PUR Bioscience, Inc., the creator of the patented non-toxic silver dihydrogen citrate (SDC) antimicrobial, has announced the successful completion of a private placement financing round. This transaction resulted in the company raising \$1,000,000, which was secured through the issuance of 18,131,096 shares of common stock to a group of accredited investors at a price per share of \$0.0553.

The shares were issued under a Securities Purchase Agreement entered into with the investors. The agreement contains standard provisions, including representations, warranties, covenants, and indemnification obligations. Notably, Mr. Tom Y. Lee, a current member of the Board of Directors, participated in this investment round, signaling internal confidence in the company’s prospects.

The shares issued in this private placement are restricted securities and were not registered under the Securities Act of 1933. They may not be offered or sold in the United States without registration or a valid exemption. The company relied on the private placement exemption under Section 4(a)(2) and Rule 506 of Regulation D. All participating investors represented that they are “accredited investors” as defined in Rule 501 of Regulation D and acquired the shares for investment purposes only, not for resale.

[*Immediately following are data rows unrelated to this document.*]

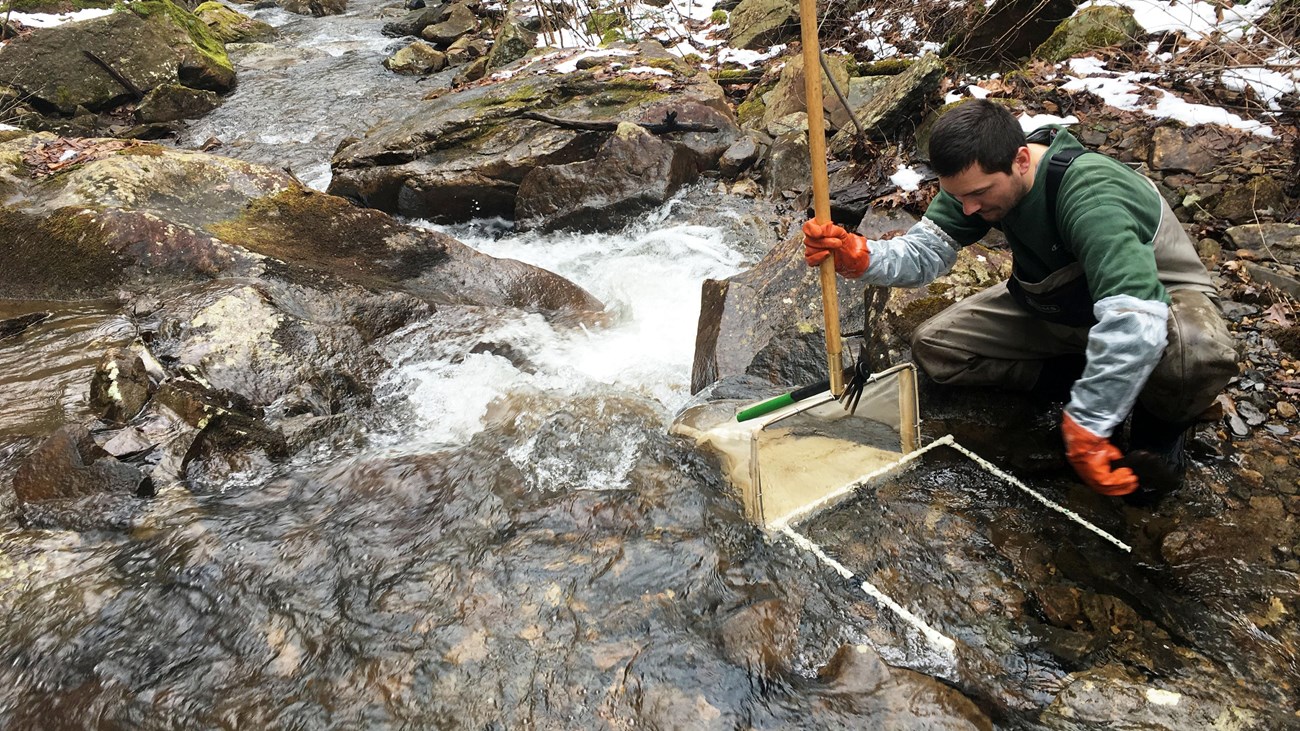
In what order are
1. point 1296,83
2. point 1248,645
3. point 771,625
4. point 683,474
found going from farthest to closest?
point 1296,83 → point 683,474 → point 771,625 → point 1248,645

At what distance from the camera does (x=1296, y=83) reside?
Answer: 521cm

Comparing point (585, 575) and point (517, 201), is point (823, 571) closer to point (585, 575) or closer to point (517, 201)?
point (585, 575)

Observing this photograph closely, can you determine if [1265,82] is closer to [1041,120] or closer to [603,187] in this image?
[1041,120]

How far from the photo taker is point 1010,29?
7.51 metres

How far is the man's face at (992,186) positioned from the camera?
268cm

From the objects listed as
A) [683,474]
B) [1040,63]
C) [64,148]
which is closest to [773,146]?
[1040,63]

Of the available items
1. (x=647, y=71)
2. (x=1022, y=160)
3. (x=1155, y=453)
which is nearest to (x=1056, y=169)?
(x=1022, y=160)

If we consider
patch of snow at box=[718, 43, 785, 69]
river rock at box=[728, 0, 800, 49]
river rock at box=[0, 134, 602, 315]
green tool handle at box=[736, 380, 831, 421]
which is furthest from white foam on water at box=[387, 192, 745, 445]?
river rock at box=[728, 0, 800, 49]

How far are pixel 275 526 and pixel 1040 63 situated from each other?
8176 millimetres

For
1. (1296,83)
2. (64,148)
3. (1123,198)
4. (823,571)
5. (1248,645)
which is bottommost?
(1248,645)

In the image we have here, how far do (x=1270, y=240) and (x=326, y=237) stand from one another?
7258mm

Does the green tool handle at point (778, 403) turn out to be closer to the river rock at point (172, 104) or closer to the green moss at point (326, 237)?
the green moss at point (326, 237)

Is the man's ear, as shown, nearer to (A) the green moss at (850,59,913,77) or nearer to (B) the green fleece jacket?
(B) the green fleece jacket

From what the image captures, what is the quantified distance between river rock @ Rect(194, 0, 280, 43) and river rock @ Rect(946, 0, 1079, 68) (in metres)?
17.5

Additionally, the company has filed a Form 8-K to disclose the material terms of the transaction and will file a Form D with the SEC, as required. The company also confirmed that the shares were issued in full compliance with federal and state securities laws and that no further approval or authorization from shareholders or the board is required for this issuance.

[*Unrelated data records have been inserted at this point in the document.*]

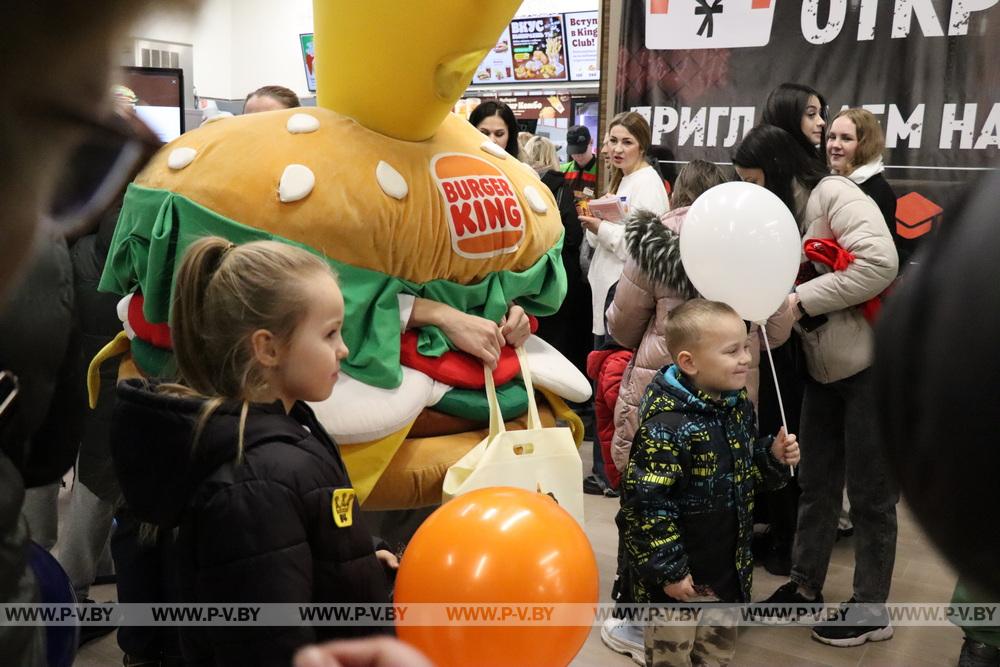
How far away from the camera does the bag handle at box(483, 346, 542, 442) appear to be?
1977 mm

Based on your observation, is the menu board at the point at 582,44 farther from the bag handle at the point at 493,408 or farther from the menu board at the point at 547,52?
the bag handle at the point at 493,408

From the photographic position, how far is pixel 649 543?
2.15 metres

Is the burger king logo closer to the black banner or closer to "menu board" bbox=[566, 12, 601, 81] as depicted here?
the black banner

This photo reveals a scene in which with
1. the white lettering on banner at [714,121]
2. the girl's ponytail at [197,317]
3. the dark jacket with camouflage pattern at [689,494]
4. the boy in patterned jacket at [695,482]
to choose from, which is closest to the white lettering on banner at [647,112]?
the white lettering on banner at [714,121]

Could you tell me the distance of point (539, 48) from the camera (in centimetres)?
834

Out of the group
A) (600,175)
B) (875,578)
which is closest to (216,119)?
(875,578)

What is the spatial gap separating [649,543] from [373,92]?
1221 mm

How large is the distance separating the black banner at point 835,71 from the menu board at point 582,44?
345 cm

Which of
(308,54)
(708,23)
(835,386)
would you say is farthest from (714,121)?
(308,54)

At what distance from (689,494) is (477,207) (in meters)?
0.86

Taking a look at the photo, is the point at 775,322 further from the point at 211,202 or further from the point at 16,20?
the point at 16,20

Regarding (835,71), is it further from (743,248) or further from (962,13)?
(743,248)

Potentially Price-Sensitive and Shareholder-Impacting Information

  • Dilution: The issuance of over 18 million new shares will result in dilution to existing shareholders.
  • Insider Participation: The participation of a board member in the financing round may be seen as a positive indicator of management’s confidence in the company’s future.
  • Use of Proceeds: The company plans to use the funds for working capital and general corporate purposes, which may help stabilize operations and support ongoing business activities.
  • Financial Position: The successful capital raise enhances PURE Bioscience’s liquidity and may provide runway for further growth, product development, or strategic initiatives.
  • No Registration: Since the shares are restricted, they will not be immediately available for trading on public markets, potentially limiting immediate liquidity impacts but setting the stage for future developments.

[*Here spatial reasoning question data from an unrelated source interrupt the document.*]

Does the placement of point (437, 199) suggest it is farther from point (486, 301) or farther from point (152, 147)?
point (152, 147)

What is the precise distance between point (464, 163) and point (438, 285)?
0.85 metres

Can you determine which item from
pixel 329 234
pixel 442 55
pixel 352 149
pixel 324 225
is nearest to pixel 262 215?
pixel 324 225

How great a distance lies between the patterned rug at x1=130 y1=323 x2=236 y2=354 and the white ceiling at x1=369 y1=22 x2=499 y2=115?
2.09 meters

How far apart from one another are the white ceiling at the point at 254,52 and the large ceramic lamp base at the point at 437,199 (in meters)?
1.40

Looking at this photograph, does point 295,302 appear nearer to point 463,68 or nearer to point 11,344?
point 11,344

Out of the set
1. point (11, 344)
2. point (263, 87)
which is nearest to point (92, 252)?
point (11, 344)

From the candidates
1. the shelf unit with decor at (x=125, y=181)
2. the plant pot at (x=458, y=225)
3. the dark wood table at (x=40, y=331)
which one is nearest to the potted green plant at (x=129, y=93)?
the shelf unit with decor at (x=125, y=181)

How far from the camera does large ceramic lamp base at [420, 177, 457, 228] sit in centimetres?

Additional Investor Considerations

  • The company made standard representations regarding its capitalization, compliance with reporting requirements, and the absence of material adverse changes or undisclosed liabilities since its last audited financial statements.
  • No brokerage or finder’s fees were paid in connection with this transaction, and the company confirmed that it is not an “investment company” under the Investment Company Act of 1940.
  • PUR Bioscience has agreed to use commercially reasonable efforts to maintain the listing or quotation of its common stock on the current trading market.
  • The company will keep a sufficient number of shares reserved to fulfill the terms of this and any similar agreements.

Conclusion

This private placement financing is a significant event for PURE Bioscience, Inc., providing much-needed capital and signaling internal confidence through board member participation. While the capital raise strengthens the company’s financial position, the dilution from the new share issuance and the restricted nature of the securities are important factors for current and prospective investors to consider. This event may impact the share price, depending on market perceptions of dilution versus improved liquidity and insider confidence.


Disclaimer: This article is for informational purposes only and does not constitute investment advice. Investors should conduct their own due diligence and consult financial advisors before making investment decisions. The information presented is based on the company’s public filings and may be subject to change or clarification by the company or regulatory authorities.